═════ THE DATA
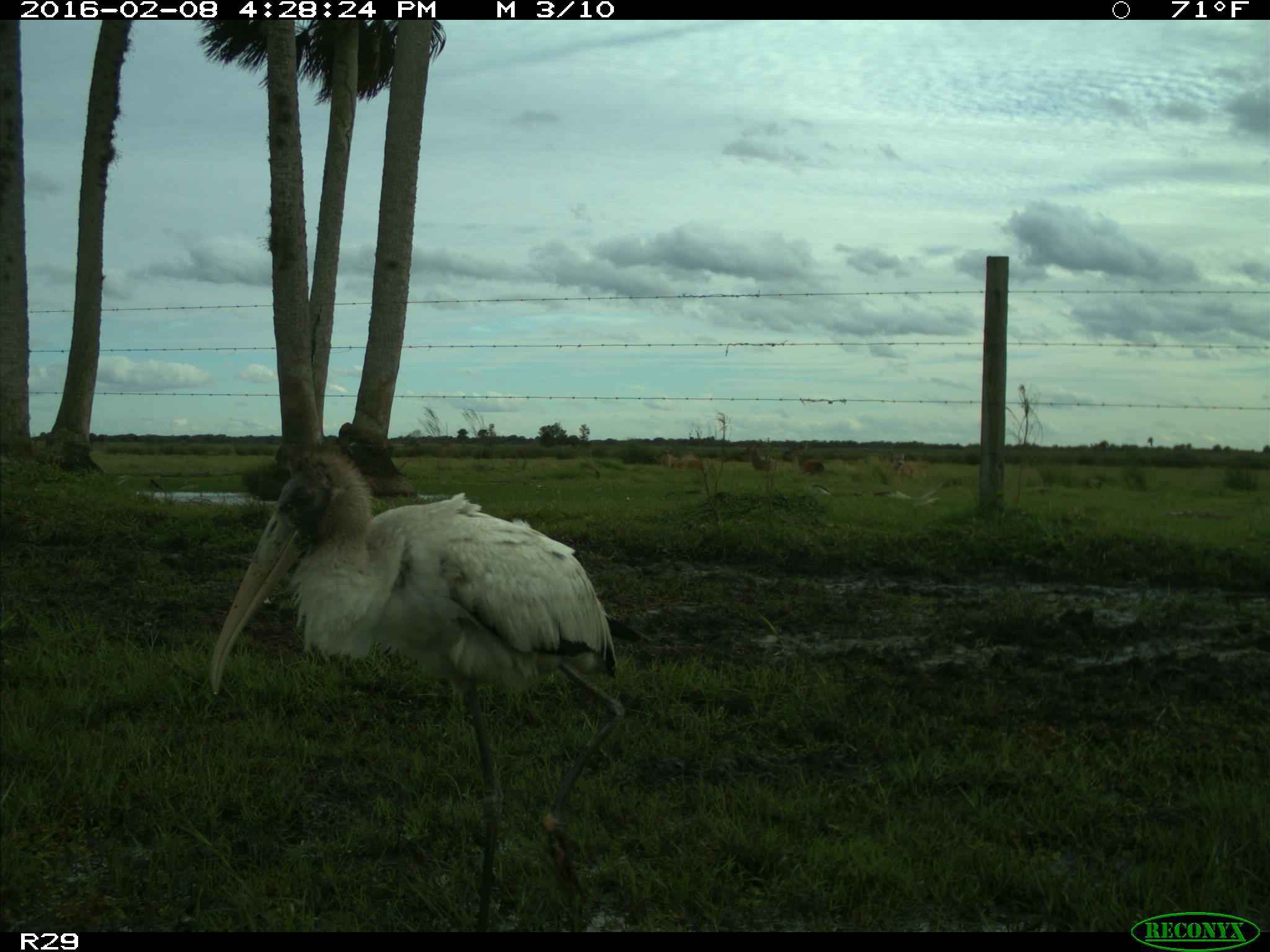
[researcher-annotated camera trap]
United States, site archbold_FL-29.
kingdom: Animalia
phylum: Chordata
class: Mammalia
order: Artiodactyla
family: Cervidae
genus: Odocoileus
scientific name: Odocoileus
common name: deer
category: unidentified deer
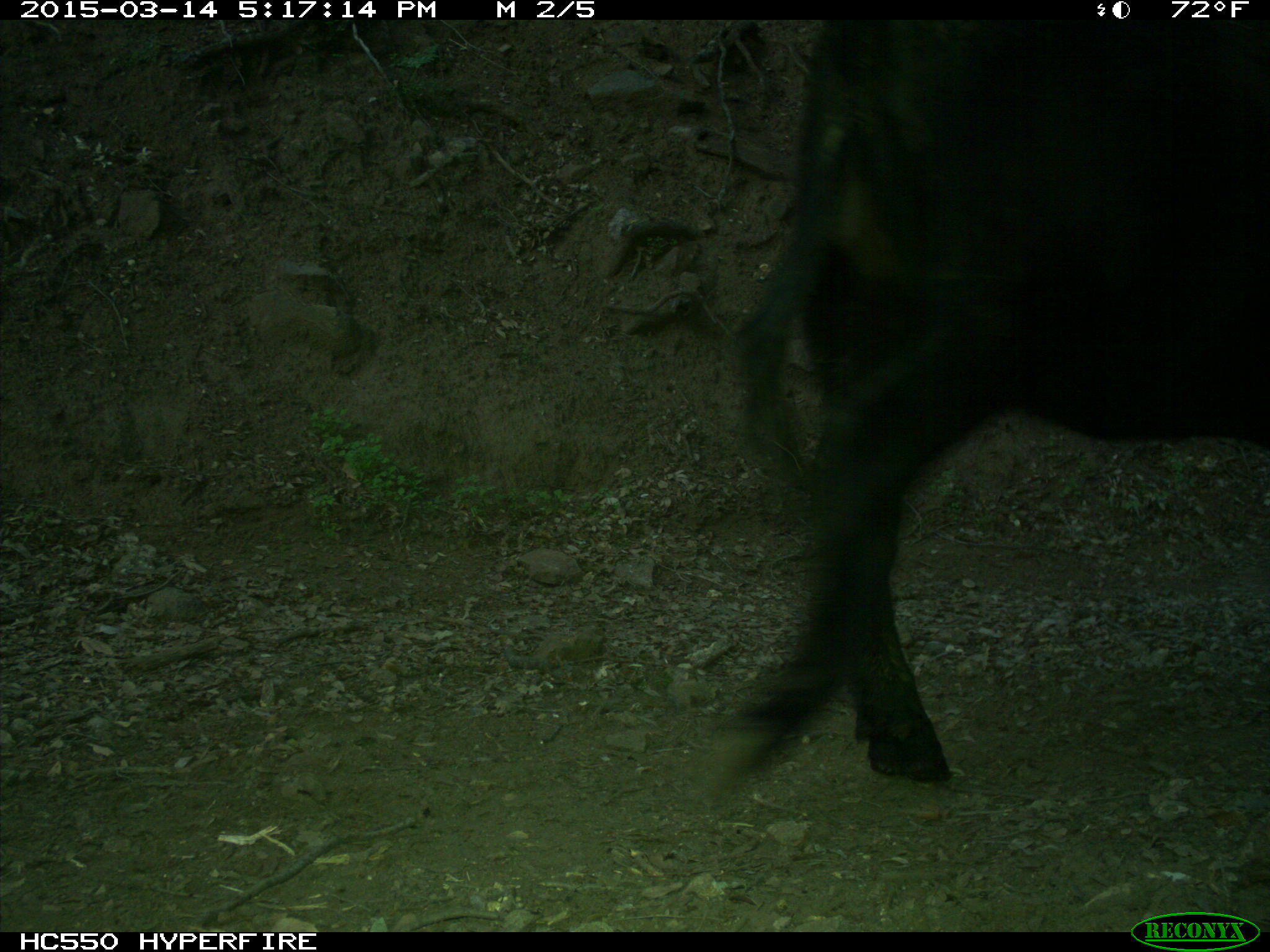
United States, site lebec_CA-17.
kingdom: Animalia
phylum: Chordata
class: Mammalia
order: Artiodactyla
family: Bovidae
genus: Bos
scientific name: Bos taurus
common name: domestic cow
Bos taurus (domestic cow).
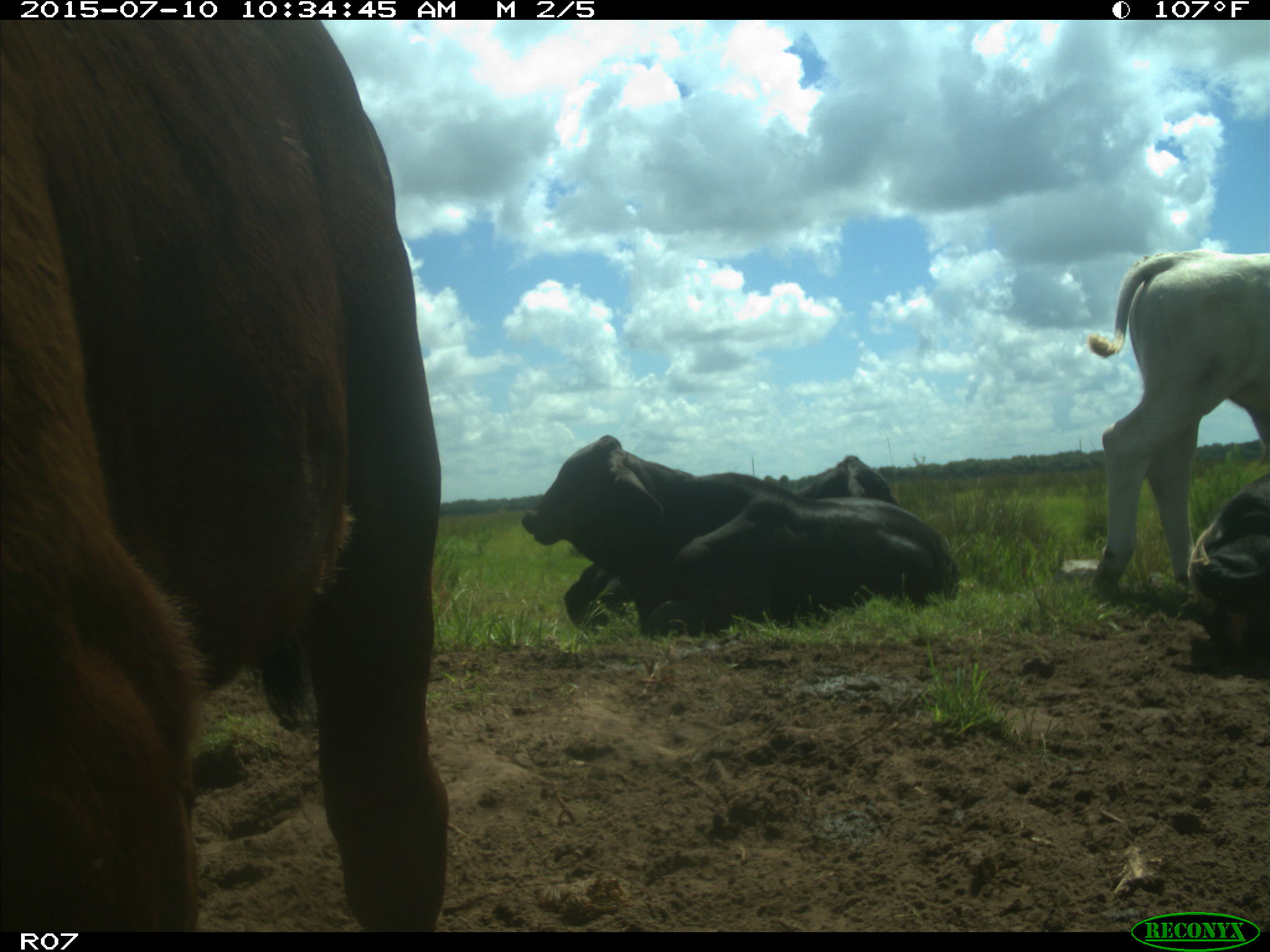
══════════
**EXERCISE REQUIREMENTS:**
A faithful copy is needed of the lines from the one containing "genus: Odocoileus" through the last line of the data above, with pictures left out.

**RESULT FOR THIS EXERCISE:**
genus: Odocoileus
scientific name: Odocoileus
common name: deer
category: unidentified deer
United States, site lebec_CA-17.
kingdom: Animalia
phylum: Chordata
class: Mammalia
order: Artiodactyla
family: Bovidae
genus: Bos
scientific name: Bos taurus
common name: domestic cow
Bos taurus (domestic cow).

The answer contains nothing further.